SHAOLIN DOLEMITE - THE NINJA FINAL DUEL 2

Titre: Shaolin Dolemite
ou: Ninja - Final Duel 2
Réalisateur: Robert Tai
scènes addit: Rudy Ray Moore
Interprètes: Eugene Thomas (Tupac)

 

Alexander Lou (Prince Sanada)
Robert Tai (Abbot White)
Rudy Ray Moore (Monk Ru-Dee)
Alan Lee
Alice Tseng (Ninja Ho)
Jimmy Lynch (Sam the Spliff)
Année: 1986 / 1999
Genre: Kung Fu
Pays: Taiwan / USA
Editeur Kung Fu Classics
Violence: * * *
Erotisme: * *
Suite:  

30%

Résumé:

Les Ninjas sont toujours décidés à en découdre avec les moines de Shaolin. Malgrè l'échec de leur précédente tentative, ils décident une nouvelle offensive.

 

Critique:

Ninja The Final Duel durait à l'origine environ 11 heures.
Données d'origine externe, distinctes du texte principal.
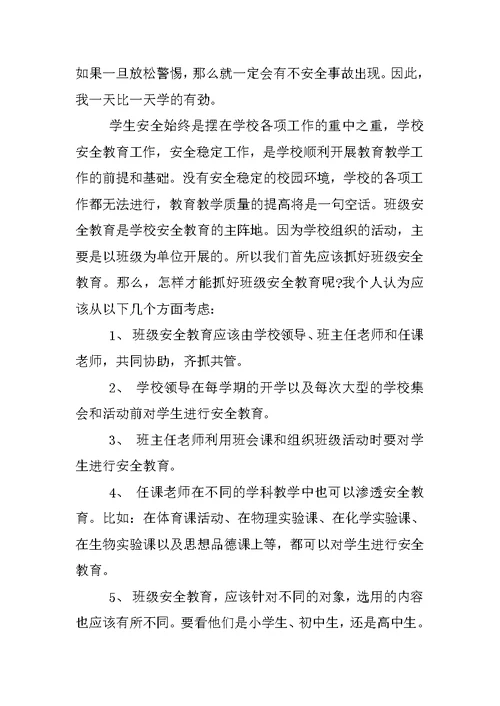 如果一旦放松警惕，那么就一定会有不安全事故出现。因此，我一天比一天学的有劲。

学生安全始终是摆在学校各项工作的重中之重，学校安全教育工作，安全稳定工作，是学校顺利开展教育教学工作的前提和基础。没有安全稳定的校园环境，学校的各项工作都无法进行，教育教学质量的提高将是一句空话。班级安全教育是学校安全教育的主阵地。因为学校组织的活动，主要是以班级为单位开展的。所以我们首先应该抓好班级安全教育。那么，怎样才能抓好班级安全教育呢?我个人认为应该从以下几个方面考虑：

1、班级安全教育应该由学校领导、班主任老师和任课老师，共同协助，齐抓共管。

2、 学校领导在每学期的开学以及每次大型的学校集会和活动前对学生进行安全教育。

3、 班主任老师利用班会课和组织班级活动时要对学生进行安全教育。

4、 任课老师在不同的学科教学中也可以渗透安全教育。比如：在体育课活动、在物理实验课、在化学实验课、在生物实验课以及思想品德课上等，都可以对学生进行安全教育。

5、班级安全教育，应该针对不同的对象，选用的内容也应该有所不同。要看他们是小学生、初中生，还是高中生。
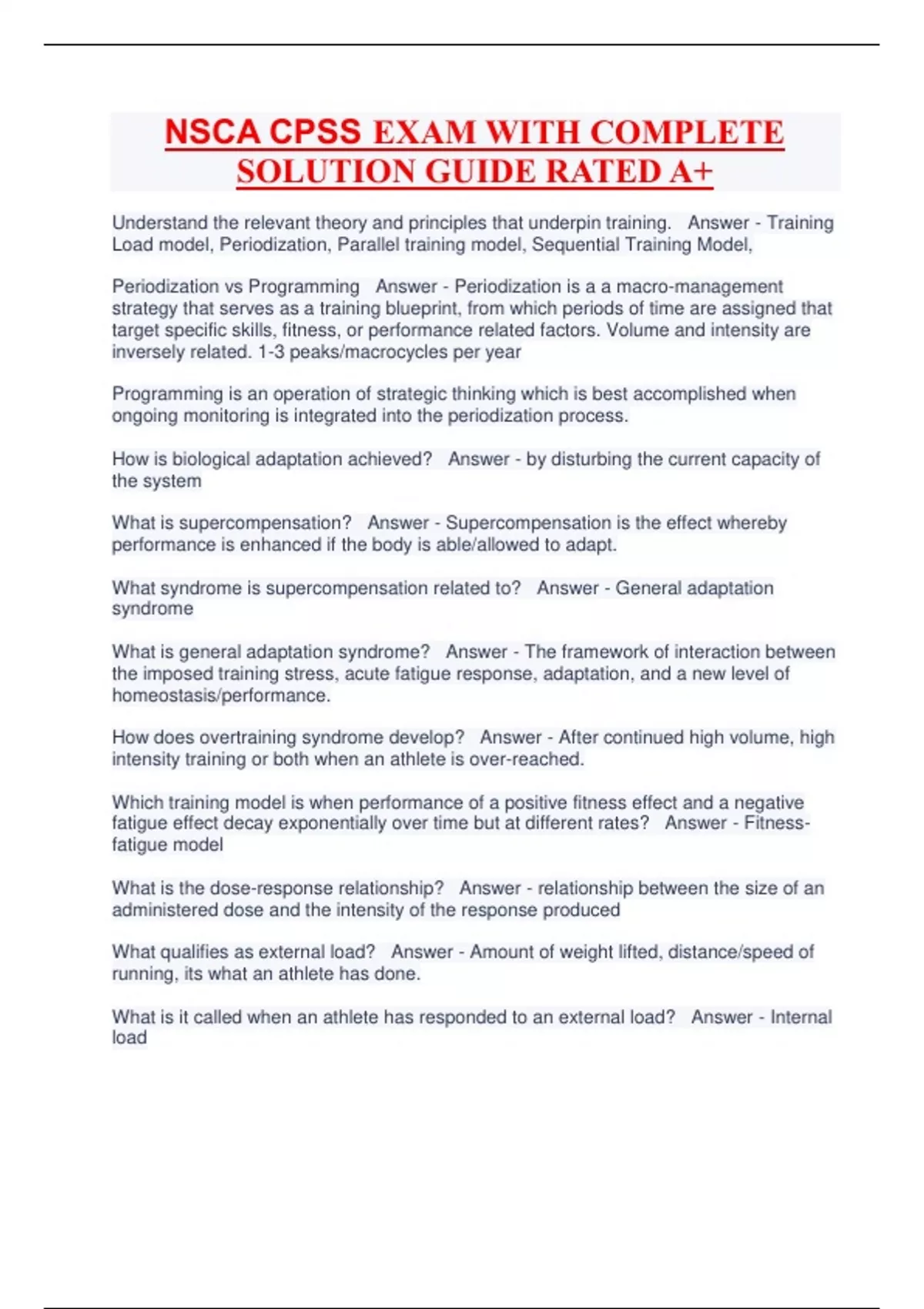 NSCA CPSS EXAM WITH COMPLETE SOLUTION GUIDE RATED A+

Understand the relevant theory and principles that underpin training.   Answer - Training Load model, Periodization, Parallel training model, Sequential Training Model,

Periodization vs Programming   Answer - Periodization is a a macro-management strategy that serves as a training blueprint, from which periods of time are assigned that target specific skills, fitness, or performance related factors. Volume and intensity are inversely related. 1-3 peaks/macrocycles per year

Programming is an operation of strategic thinking which is best accomplished when ongoing monitoring is integrated into the periodization process.

How is biological adaptation achieved?   Answer - by disturbing the current capacity of the system

What is supercompensation?   Answer - Supercompensation is the effect whereby performance is enhanced if the body is able/allowed to adapt.

What syndrome is supercompensation related to?   Answer - General adaptation syndrome

What is general adaptation syndrome?   Answer - The framework of interaction between the imposed training stress, acute fatigue response, adaptation, and a new level of homeostasis/performance.

How does overtraining syndrome develop?   Answer - After continued high volume, high intensity training or both when an athlete is over-reached.

Which training model is when performance of a positive fitness effect and a negative fatigue effect decay exponentially over time but at different rates?   Answer - Fitness-fatigue model

What is the dose-response relationship?   Answer - relationship between the size of an administered dose and the intensity of the response produced

What qualifies as external load?   Answer - Amount of weight lifted, distance/speed of running, its what an athlete has done.

What is it called when an athlete has responded to an external load?   Answer - Internal load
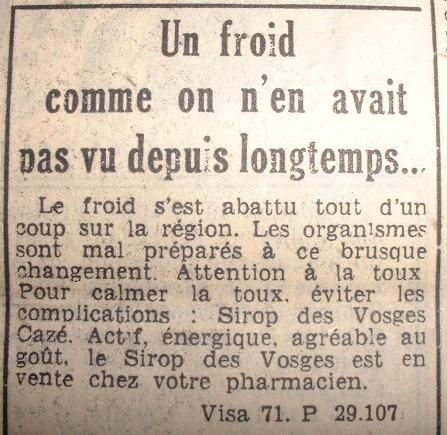 Un froid
comme on n'en avait
pas vu depuis longtemps...

Le froid s'est abattu tout d'un coup sur la région. Les organismes sont mal préparés à ce brusque changement. Attention à la toux Pour calmer la toux, éviter les complications : Sirop des Vosges Cazé. Actif, énergique, agréable au goût, le Sirop des Vosges est en vente chez votre pharmacien.

Visa 71. P 29.107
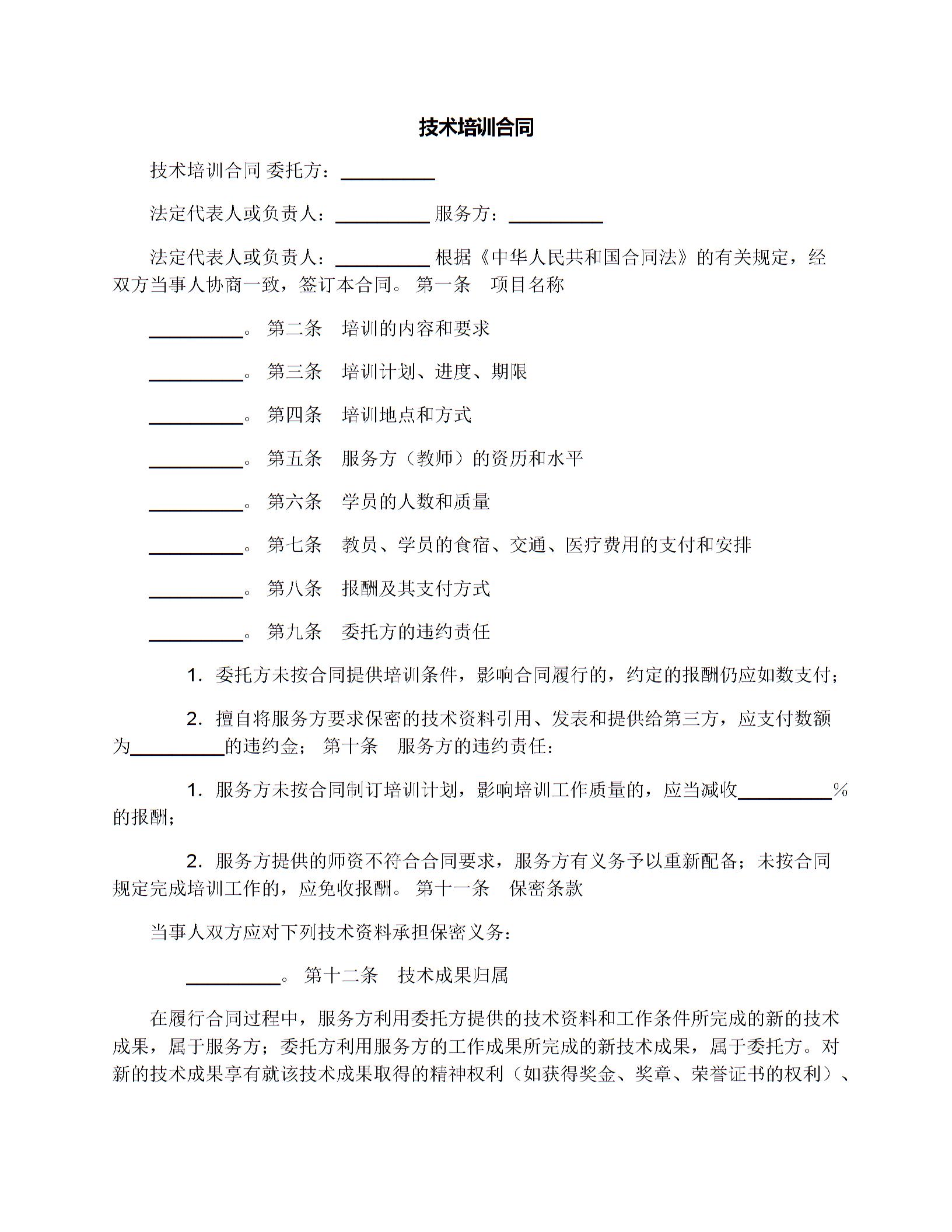 技术培训合同

技术培训合同 委托方：__________

法定代表人或负责人：__________ 服务方：__________

法定代表人或负责人：__________ 根据《中华人民共和国合同法》的有关规定，经双方当事人协商一致，签订本合同。 第一条　项目名称

__________。 第二条　培训的内容和要求

__________。 第三条　培训计划、进度、期限

__________。 第四条　培训地点和方式

__________。 第五条　服务方（教师）的资历和水平

__________。 第六条　学员的人数和质量

__________。 第七条　教员、学员的食宿、交通、医疗费用的支付和安排

__________。 第八条　报酬及其支付方式

__________。 第九条　委托方的违约责任

1. 委托方未按合同提供培训条件，影响合同履行的，约定的报酬仍应如数支付；

2. 擅自将服务方要求保密的技术资料引用、发表和提供给第三方，应支付数额为__________的违约金； 第十条　服务方的违约责任：

1. 服务方未按合同制订培训计划，影响培训工作质量的，应当减收__________%的报酬；

2. 服务方提供的师资不符合合同要求，服务方有义务予以重新配备；未按合同规定完成培训工作的，应免收报酬。 第十一条　保密条款

当事人双方应对下列技术资料承担保密义务：

__________。 第十二条　技术成果归属

在履行合同过程中，服务方利用委托方提供的技术资料和工作条件所完成的新的技术成果，属于服务方；委托方利用服务方的工作成果所完成的新技术成果，属于委托方。对新的技术成果享有就该技术成果取得的精神权利（如获得奖金、奖章、荣誉证书的权利）、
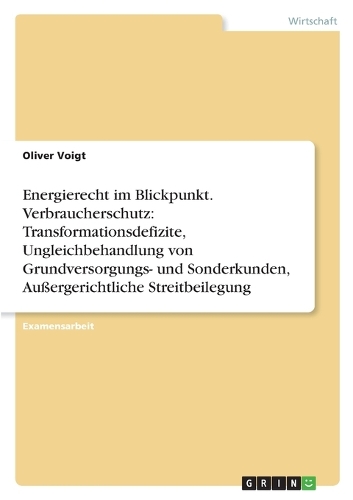 Wirtschaft

Oliver Voigt

Energierecht im Blickpunkt. Verbraucherschutz: Transformationsdefizite, Ungleichbehandlung von Grundversorgungs- und Sonderkunden, Außergerichtliche Streitbeilegung

Examensarbeit

GRIN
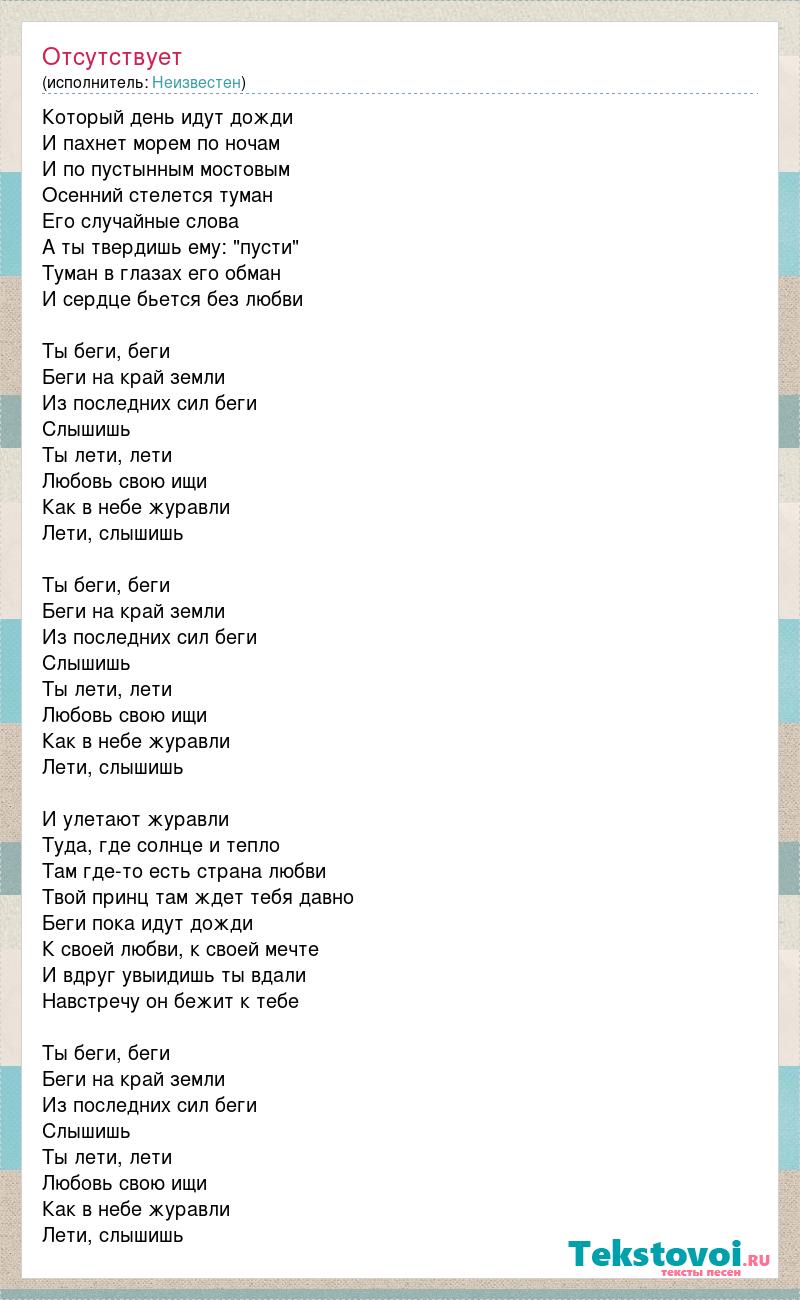 Отсутствует
(исполнитель: Неизвестен)

Который день идут дожди
И пахнет морем по ночам
И по пустынным мостовым
Осенний стелется туман
Его случайные слова
А ты твердишь ему: "пусти"
Туман в глазах его обман
И сердце бьется без любви

Ты беги, беги
Беги на край земли
Из последних сил беги
Слышишь
Ты лети, лети
Любовь свою ищи
Как в небе журавли
Лети, слышишь

Ты беги, беги
Беги на край земли
Из последних сил беги
Слышишь
Ты лети, лети
Любовь свою ищи
Как в небе журавли
Лети, слышишь

И улетают журавли
Туда, где солнце и тепло
Там где-то есть страна любви
Твой принц там ждет тебя давно
Беги пока идут дожди
К своей любви, к своей мечте
И вдруг увыидишь ты вдали
Навстречу он бежит к тебе

Ты беги, беги
Беги на край земли
Из последних сил беги
Слышишь
Ты лети, лети
Любовь свою ищи
Как в небе журавли
Лети, слышишь

Tekstovoi.RU
тексты песен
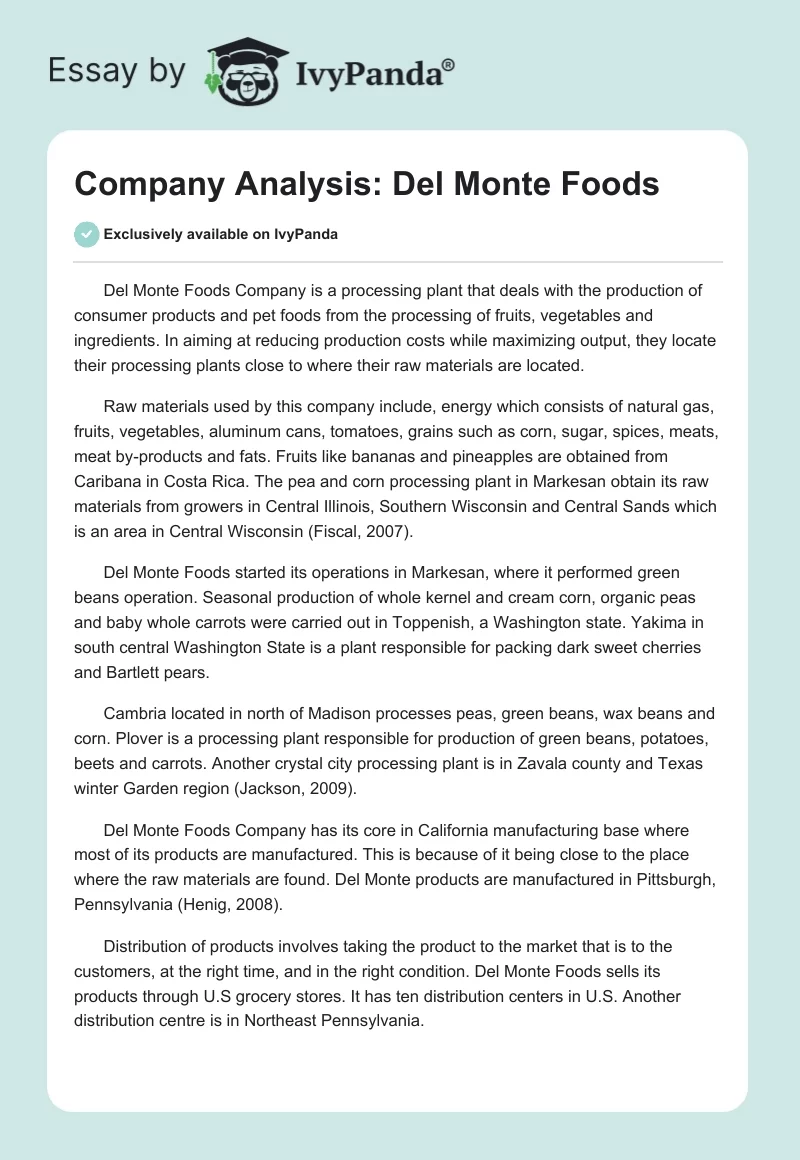 Essay by IvyPanda®

Company Analysis: Del Monte Foods

Exclusively available on IvyPanda

Del Monte Foods Company is a processing plant that deals with the production of consumer products and pet foods from the processing of fruits, vegetables and ingredients. In aiming at reducing production costs while maximizing output, they locate their processing plants close to where their raw materials are located.

Raw materials used by this company include, energy which consists of natural gas, fruits, vegetables, aluminum cans, tomatoes, grains such as corn, sugar, spices, meats, meat by-products and fats. Fruits like bananas and pineapples are obtained from Caribana in Costa Rica. The pea and corn processing plant in Markesan obtain its raw materials from growers in Central Illinois, Southern Wisconsin and Central Sands which is an area in Central Wisconsin (Fiscal, 2007).

Del Monte Foods started its operations in Markesan, where it performed green beans operation. Seasonal production of whole kernel and cream corn, organic peas and baby whole carrots were carried out in Toppenish, a Washington state. Yakima in south central Washington State is a plant responsible for packing dark sweet cherries and Bartlett pears.

Cambria located in north of Madison processes peas, green beans, wax beans and corn. Plover is a processing plant responsible for production of green beans, potatoes, beets and carrots. Another crystal city processing plant is in Zavala county and Texas winter Garden region (Jackson, 2009).

Del Monte Foods Company has its core in California manufacturing base where most of its products are manufactured. This is because of it being close to the place where the raw materials are found. Del Monte products are manufactured in Pittsburgh, Pennsylvania (Henig, 2008).

Distribution of products involves taking the product to the market that is to the customers, at the right time, and in the right condition. Del Monte Foods sells its products through U.S grocery stores. It has ten distribution centers in U.S. Another distribution centre is in Northeast Pennsylvania.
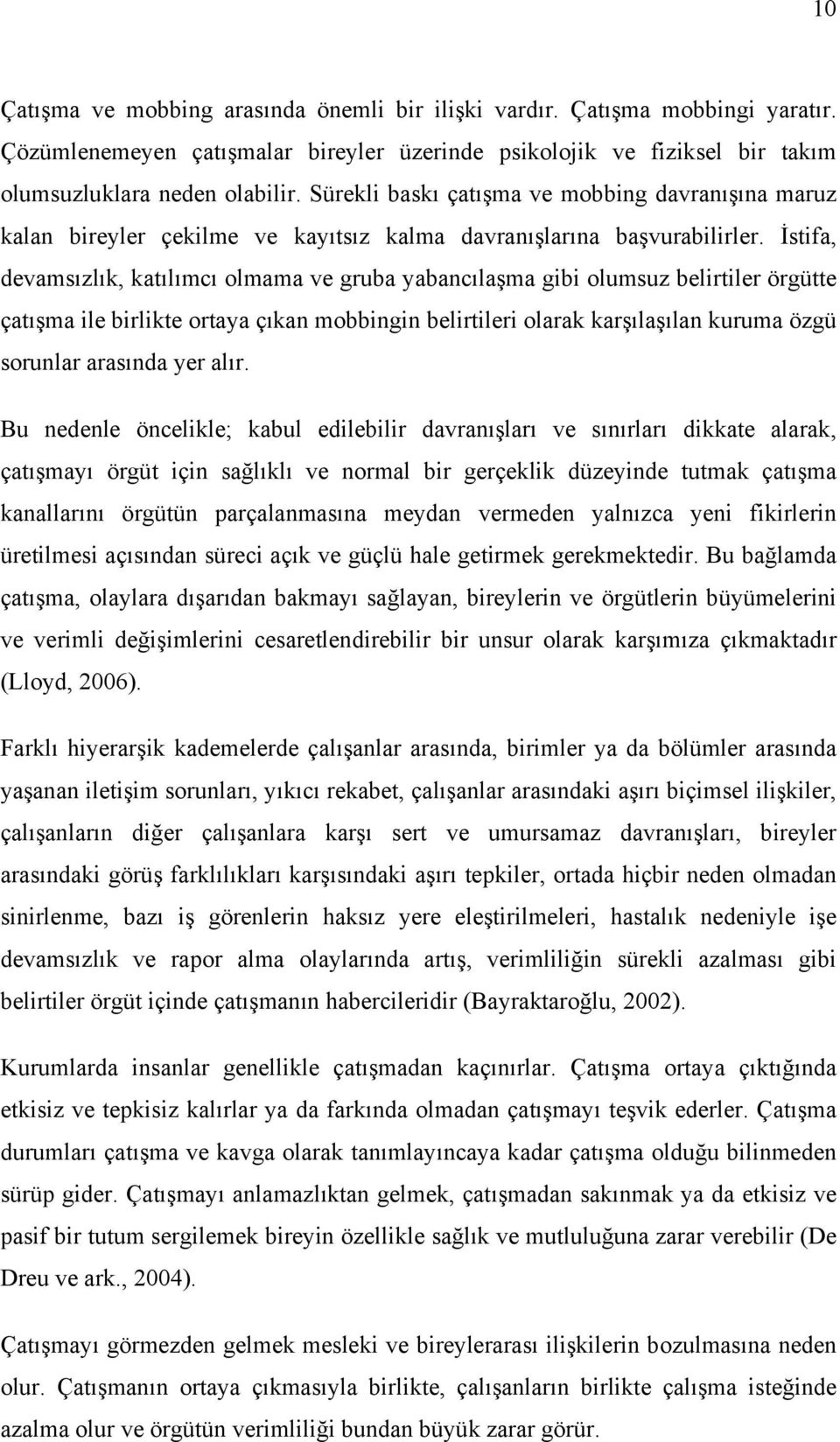 10

Çatışma ve mobbing arasında önemli bir ilişki vardır. Çatışma mobbingi yaratır. Çözümlenemeyen çatışmalar bireyler üzerinde psikolojik ve fiziksel bir takım olumsuzluklara neden olabilir. Sürekli baskı çatışma ve mobbing davranışına maruz kalan bireyler çekilme ve kayıtsız kalma davranışlarına başvurabilirler. İstifa, devamsızlık, katılımcı olmama ve gruba yabancılaşma gibi olumsuz belirtiler örgütte çatışma ile birlikte ortaya çıkan mobbingin belirtileri olarak karşılaşılan kuruma özgü sorunlar arasında yer alır.

Bu nedenle öncelikle; kabul edilebilir davranışları ve sınırları dikkate alarak, çatışmayı örgüt için sağlıklı ve normal bir gerçeklik düzeyinde tutmak çatışma kanallarını örgütün parçalanmasına meydan vermeden yalnızca yeni fikirlerin üretilmesi açısından süreci açık ve güçlü hale getirmek gerekmektedir. Bu bağlamda çatışma, olaylara dışarıdan bakmayı sağlayan, bireylerin ve örgütlerin büyümelerini ve verimli değişimlerini cesaretlendirebilir bir unsur olarak karşımıza çıkmaktadır (Lloyd, 2006).

Farklı hiyerarşik kademelerde çalışanlar arasında, birimler ya da bölümler arasında yaşanan iletişim sorunları, yıkıcı rekabet, çalışanlar arasındaki aşırı biçimsel ilişkiler, çalışanların diğer çalışanlara karşı sert ve umursamaz davranışları, bireyler arasındaki görüş farklılıkları karşısındaki aşırı tepkiler, ortada hiçbir neden olmadan sinirlenme, bazı iş görenlerin haksız yere eleştirilmeleri, hastalık nedeniyle işe devamsızlık ve rapor alma olaylarında artış, verimliliğin sürekli azalması gibi belirtiler örgüt içinde çatışmanın habercileridir (Bayraktaroğlu, 2002).

Kurumlarda insanlar genellikle çatışmadan kaçınırlar. Çatışma ortaya çıktığında etkisiz ve tepkisiz kalırlar ya da farkında olmadan çatışmayı teşvik ederler. Çatışma durumları çatışma ve kavga olarak tanımlayıncaya kadar çatışma olduğu bilinmeden sürüp gider. Çatışmayı anlamazlıktan gelmek, çatışmadan sakınmak ya da etkisiz ve pasif bir tutum sergilemek bireyin özellikle sağlık ve mutluluğuna zarar verebilir (De Dreu ve ark., 2004).

Çatışmayı görmezden gelmek mesleki ve bireylerarası ilişkilerin bozulmasına neden olur. Çatışmanın ortaya çıkmasıyla birlikte, çalışanların birlikte çalışma isteğinde azalma olur ve örgütün verimliliği bundan büyük zarar görür.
Une véritable saga découpée en trois partie tournée à l'origine en 1986. Robert Tai décide donc d'exploiter les bouts de pellicules restantes (oui, les chutes quoi!) plus de douze ans après avoir filmé quasi toutes les scènes.

Pour cela il engage Rudy Ray Moore, alias Dolemite, acteur de blaxploitation Z des seventies qui se trouve parachuté n'importe comment au milieu d'une intrigue déjà totalement incohérente. Ses apparitions, malgrè son statut de tête d'affiche, se résume à une poignée de minutes au cours desquels il contemple le spectacle en cours en lançant des motherfuckers à répétition.

Son rôle étant secondaire, le vrai héros demeure Alexander Lou, lequel est aidé par un maître Shaolin nommé White Abbot joué par non moins que Robert Tai en personne et par (roulement de tambour!) David Crocket avec son costume en peau de castord et son épée! Du coté des méchants, Alan Lee demeure le chef suprème et porte toujours un costume ridicule, même si il se fait voler la vedette par Eugène Thomas qui incarne un sorcier surpuissant capable de ressusciter les morts et doté d'une cloche maléfique qui peut briser les tympans. Au final, il lève carrément deux zombies karatékas recouverts d'or et d'argent pour détruire une fois pour toute le monastère Shaolin. Tout ce petit monde se tape donc dessus avec une absence totale de retenue (les cables sont tous très visibles) et on invite heureusement Alice Tseng pour refaire son numéro de combattante à poil (juste le haut cette fois, hélàs) qui n'hésite pas à battre le pauvre moine refoulé Alexander Lou à coup de seins au visage durant une bonne minute. Trop affreux comme technique.

Tout ça parait prometteur mais, finalement, le spectateur sature devant tant de combats débiles, de situations stupides et de dialogues affligeants. Il faut dire que le doublage anglais est infâme (aucune synchronisation: les types débitent leurs dialogues lèvres closes) et l'image laide à souhait (défaut du dvd ou conséquence d'un assemblage de bobines hétéroclites? Un peu des deux sans doute!).

Là où Ninja Final Duel nous amusait souvent, cette séquelle finit par s'avérer ennuyeuse: on n'y retrouve que trop rarement l'aspect ultra-bis du précedent volet et on s'ennuie vite de cette succession interminable de mauvais combats. Les trois derniers quart d'heures donnent dans l'action non-stop et constitue un bon test d'endurance: même les fans les plus acharnés de kung-fu vont certainement froler la saturation!

Bref, nous sommes en présence d'un gros navet mal ficelé et mal monté, rendu pire encore par la pathétique tentative de Rudy Ray Moore d'en tirer une parodie. Revoyez plutôt le délirant premier volet!